Retype the mailing list message below word for word, keeping its header lines, quoted lines, and spacing intact.

→ EXCERPT
□ □ □ □

[Nut-upsdev] Joining forces with the Network UPS Tools

Arjen de Korte nut+devel at de-korte.org
Mon Oct 20 14:24:47 UTC 2008


Citeren Arnaud Quette <aquette.dev at gmail.com>:

>>> that's 1 of the 2 main use cases here.
>>> the other being that upsmon could monitor
>>> outlet.X.autoswitch.charge.low (where X is the outlet on which we
>>> subscribed the slave) against battery.charge to launch the shutdown
>>> without the need of upssched.
>>
>> I'm afraid that's something that is not very practical to use. :-)
>
> well, for the user, it simply means a small addon in upsmon.conf, like:
> MONITOR system powervalue username password type
> with system being currently:
> <upsname>[@<hostname>[:<port>]]
> transformed into:
> <upsname>[[:outlet-number]@<hostname>[:<port>]]

I understand, but still (in the context of NUT), you can't use an  
autoswitched outlet (that was my point). We need an advance warning to  
be able to shutdown clients and this is something that autoswitched  
outlets don't provide as far as I know.

> the thing is that, for that particular purpose (outlet subscription),
> we need to handle this smartly.
> we don't only want to shutdown early. But also to handle associated
> commands (off / reboot of an outlet) smartly.
> ie, the smart loads have to be instructed that they have to shutdown.
> the reboot is an extension of this case, with a sufficient delay for
> the load to shutdown.

Understood. Still I think we should either handle this in either the  
driver or maybe even the server. The latter could also add additional  
devices if it noticed that a system has multiple outlets and the provide

     upsname (default)

□ □ □ □

→ EXCERPTED DATA

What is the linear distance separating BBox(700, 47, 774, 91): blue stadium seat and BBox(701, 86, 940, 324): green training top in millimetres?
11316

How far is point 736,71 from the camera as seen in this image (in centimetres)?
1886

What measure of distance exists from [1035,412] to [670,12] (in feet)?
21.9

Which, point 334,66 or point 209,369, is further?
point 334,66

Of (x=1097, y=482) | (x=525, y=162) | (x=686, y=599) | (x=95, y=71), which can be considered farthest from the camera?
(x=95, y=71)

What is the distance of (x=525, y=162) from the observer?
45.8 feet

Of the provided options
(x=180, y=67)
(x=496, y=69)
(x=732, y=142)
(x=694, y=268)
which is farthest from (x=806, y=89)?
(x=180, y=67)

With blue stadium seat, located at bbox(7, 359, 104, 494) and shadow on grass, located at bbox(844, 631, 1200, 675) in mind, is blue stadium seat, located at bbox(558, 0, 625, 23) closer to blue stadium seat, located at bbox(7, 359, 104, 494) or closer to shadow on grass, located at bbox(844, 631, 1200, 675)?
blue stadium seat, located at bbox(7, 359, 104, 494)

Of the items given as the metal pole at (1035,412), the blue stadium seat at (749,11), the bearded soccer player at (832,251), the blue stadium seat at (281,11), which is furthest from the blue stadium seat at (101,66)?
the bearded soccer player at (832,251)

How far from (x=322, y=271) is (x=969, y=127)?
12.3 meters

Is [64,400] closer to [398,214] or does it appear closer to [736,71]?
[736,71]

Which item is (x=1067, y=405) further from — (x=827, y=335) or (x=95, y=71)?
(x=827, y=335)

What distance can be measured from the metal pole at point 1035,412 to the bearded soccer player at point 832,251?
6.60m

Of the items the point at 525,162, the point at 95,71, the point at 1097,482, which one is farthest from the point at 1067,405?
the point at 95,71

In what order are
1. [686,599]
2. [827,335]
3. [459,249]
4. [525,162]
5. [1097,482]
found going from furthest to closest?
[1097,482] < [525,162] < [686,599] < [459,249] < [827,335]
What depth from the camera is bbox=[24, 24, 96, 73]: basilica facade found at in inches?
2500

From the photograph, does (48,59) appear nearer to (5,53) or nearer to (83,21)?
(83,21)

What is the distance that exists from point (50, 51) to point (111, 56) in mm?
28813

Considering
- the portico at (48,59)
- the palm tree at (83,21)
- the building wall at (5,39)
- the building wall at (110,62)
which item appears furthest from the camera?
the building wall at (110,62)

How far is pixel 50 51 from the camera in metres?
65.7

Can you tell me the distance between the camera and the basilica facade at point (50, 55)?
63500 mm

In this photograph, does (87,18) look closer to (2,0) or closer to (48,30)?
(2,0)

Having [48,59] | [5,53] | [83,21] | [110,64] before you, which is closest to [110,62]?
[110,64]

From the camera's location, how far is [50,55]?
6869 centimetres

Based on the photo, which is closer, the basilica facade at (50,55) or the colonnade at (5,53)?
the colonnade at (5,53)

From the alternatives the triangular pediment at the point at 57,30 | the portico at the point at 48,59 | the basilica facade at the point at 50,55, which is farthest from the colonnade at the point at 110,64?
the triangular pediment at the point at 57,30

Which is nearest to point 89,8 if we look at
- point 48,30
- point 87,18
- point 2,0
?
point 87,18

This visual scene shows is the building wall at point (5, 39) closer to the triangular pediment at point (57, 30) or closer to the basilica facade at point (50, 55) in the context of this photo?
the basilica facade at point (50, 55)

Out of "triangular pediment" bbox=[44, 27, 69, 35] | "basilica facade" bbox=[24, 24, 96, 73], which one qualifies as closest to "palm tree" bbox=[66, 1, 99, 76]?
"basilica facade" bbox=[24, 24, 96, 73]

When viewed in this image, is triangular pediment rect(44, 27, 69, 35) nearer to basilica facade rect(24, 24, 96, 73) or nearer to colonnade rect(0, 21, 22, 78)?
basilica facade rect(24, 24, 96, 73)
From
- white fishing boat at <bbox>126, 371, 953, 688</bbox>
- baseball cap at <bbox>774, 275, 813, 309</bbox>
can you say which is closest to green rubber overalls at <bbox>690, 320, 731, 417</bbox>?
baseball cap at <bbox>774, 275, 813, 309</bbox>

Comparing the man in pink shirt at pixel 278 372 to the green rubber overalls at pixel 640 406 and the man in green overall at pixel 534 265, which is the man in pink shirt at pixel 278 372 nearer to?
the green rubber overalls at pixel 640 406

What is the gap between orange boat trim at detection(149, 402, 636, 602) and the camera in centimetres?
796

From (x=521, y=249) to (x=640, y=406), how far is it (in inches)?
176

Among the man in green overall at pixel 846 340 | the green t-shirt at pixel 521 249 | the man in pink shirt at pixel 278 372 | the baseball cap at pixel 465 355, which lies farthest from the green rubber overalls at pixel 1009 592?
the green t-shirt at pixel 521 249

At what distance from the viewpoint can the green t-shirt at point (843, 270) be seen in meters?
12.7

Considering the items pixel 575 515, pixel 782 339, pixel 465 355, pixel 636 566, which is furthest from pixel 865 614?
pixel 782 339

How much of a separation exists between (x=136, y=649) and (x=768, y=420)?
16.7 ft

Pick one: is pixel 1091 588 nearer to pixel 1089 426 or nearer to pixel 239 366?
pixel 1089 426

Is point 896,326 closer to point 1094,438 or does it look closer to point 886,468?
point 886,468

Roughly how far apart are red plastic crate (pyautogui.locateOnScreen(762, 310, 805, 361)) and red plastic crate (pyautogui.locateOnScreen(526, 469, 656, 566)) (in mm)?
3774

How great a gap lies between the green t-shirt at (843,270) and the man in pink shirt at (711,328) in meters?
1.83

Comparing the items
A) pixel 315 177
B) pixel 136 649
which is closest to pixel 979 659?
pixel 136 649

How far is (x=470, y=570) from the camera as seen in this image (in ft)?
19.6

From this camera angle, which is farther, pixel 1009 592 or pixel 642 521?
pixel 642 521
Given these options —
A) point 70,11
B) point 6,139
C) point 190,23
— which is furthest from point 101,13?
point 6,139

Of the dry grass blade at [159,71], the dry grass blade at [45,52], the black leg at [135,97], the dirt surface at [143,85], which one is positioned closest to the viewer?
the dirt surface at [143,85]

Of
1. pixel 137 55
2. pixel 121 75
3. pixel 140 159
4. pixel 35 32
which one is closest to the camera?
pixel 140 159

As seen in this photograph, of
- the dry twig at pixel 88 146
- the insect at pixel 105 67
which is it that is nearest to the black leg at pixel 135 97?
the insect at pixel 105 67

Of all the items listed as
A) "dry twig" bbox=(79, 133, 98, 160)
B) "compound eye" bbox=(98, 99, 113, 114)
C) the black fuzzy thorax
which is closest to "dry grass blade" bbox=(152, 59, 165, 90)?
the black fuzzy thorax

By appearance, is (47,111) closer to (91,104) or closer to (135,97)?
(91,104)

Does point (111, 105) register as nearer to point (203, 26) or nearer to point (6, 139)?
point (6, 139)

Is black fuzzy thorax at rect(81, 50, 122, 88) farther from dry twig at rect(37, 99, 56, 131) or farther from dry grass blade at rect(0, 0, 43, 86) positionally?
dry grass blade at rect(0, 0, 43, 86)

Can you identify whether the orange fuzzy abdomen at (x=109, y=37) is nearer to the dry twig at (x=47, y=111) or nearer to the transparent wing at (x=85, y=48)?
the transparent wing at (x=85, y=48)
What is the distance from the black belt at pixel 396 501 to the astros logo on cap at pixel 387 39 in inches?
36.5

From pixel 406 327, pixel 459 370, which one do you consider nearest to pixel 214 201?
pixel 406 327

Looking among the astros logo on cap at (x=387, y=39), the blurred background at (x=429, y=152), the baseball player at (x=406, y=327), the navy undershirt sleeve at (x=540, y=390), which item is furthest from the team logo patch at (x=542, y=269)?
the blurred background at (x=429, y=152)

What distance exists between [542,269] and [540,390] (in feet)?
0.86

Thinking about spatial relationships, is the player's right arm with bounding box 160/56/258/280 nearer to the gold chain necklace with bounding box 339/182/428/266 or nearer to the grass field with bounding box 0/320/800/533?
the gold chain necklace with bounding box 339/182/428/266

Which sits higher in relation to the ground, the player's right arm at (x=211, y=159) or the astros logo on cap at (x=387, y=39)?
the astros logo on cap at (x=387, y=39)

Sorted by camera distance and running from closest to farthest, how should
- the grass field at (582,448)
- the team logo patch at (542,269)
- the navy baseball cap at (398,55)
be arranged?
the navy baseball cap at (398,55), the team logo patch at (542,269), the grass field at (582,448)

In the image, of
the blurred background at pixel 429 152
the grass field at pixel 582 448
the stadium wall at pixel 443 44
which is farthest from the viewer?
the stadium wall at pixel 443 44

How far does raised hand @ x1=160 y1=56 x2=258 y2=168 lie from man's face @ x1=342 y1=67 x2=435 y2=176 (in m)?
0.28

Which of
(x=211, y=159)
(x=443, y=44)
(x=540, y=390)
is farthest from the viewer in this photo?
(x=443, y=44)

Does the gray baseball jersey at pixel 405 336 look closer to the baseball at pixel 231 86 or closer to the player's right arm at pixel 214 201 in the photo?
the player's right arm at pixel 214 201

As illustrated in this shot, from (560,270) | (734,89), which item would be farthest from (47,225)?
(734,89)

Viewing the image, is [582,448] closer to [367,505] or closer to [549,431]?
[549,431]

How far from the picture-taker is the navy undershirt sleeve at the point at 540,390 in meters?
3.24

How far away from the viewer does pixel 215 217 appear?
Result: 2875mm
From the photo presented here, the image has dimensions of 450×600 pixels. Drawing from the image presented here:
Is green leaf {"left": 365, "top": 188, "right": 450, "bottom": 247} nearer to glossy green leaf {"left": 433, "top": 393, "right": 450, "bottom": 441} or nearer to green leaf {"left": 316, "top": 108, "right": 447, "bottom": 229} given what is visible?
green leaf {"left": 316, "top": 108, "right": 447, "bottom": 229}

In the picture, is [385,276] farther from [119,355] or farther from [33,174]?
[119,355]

□ □ □ □

→ ANSWER FOR THE TASK
[Nut-upsdev] Joining forces with the Network UPS Tools

Arjen de Korte nut+devel at de-korte.org
Mon Oct 20 14:24:47 UTC 2008


Citeren Arnaud Quette <aquette.dev at gmail.com>:

>>> that's 1 of the 2 main use cases here.
>>> the other being that upsmon could monitor
>>> outlet.X.autoswitch.charge.low (where X is the outlet on which we
>>> subscribed the slave) against battery.charge to launch the shutdown
>>> without the need of upssched.
>>
>> I'm afraid that's something that is not very practical to use. :-)
>
> well, for the user, it simply means a small addon in upsmon.conf, like:
> MONITOR system powervalue username password type
> with system being currently:
> <upsname>[@<hostname>[:<port>]]
> transformed into:
> <upsname>[[:outlet-number]@<hostname>[:<port>]]

I understand, but still (in the context of NUT), you can't use an  
autoswitched outlet (that was my point). We need an advance warning to  
be able to shutdown clients and this is something that autoswitched  
outlets don't provide as far as I know.

> the thing is that, for that particular purpose (outlet subscription),
> we need to handle this smartly.
> we don't only want to shutdown early. But also to handle associated
> commands (off / reboot of an outlet) smartly.
> ie, the smart loads have to be instructed that they have to shutdown.
> the reboot is an extension of this case, with a sufficient delay for
> the load to shutdown.

Understood. Still I think we should either handle this in either the  
driver or maybe even the server. The latter could also add additional  
devices if it noticed that a system has multiple outlets and the provide

     upsname (default)